__What is asked__.
Rewrite the records starting at the line containing "In this particular" and ending at the last record, changing "roadside grass" to "grassy verge" and leaving everything else as it is.

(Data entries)
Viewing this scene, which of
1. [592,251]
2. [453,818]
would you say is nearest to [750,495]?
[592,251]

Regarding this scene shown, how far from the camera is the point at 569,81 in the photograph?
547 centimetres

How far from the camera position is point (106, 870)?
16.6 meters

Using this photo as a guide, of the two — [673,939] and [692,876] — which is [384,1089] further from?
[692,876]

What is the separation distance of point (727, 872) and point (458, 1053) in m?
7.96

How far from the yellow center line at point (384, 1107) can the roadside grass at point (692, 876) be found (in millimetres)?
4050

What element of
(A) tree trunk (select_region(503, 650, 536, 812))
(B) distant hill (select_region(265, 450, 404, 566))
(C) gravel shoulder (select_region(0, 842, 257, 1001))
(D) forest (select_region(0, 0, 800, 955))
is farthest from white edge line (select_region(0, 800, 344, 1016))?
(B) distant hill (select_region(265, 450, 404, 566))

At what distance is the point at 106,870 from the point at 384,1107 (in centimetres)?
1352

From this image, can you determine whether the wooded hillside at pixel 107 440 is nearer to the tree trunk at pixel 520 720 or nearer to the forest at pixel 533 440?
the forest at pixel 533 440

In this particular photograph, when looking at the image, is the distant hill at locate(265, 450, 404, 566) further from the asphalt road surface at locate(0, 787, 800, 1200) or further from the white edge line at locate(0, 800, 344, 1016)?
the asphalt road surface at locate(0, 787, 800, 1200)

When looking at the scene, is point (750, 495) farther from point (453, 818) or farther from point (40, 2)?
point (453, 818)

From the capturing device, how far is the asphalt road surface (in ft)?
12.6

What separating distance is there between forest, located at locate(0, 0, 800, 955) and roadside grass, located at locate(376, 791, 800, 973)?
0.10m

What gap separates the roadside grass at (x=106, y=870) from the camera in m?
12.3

__Expected output__.
In this particular photograph, when looking at the image, is the distant hill at locate(265, 450, 404, 566) further from the asphalt road surface at locate(0, 787, 800, 1200) or further from the white edge line at locate(0, 800, 344, 1016)?
the asphalt road surface at locate(0, 787, 800, 1200)

When looking at the scene, is point (750, 495) farther from point (453, 818) or farther from point (40, 2)?
point (453, 818)

From the capturing device, how far is the asphalt road surface (in ft)?
12.6

What separating distance is there between forest, located at locate(0, 0, 800, 955) and grassy verge, located at locate(376, 791, 800, 973)?
0.10m

What gap separates the grassy verge at (x=106, y=870) from the camera in m?
12.3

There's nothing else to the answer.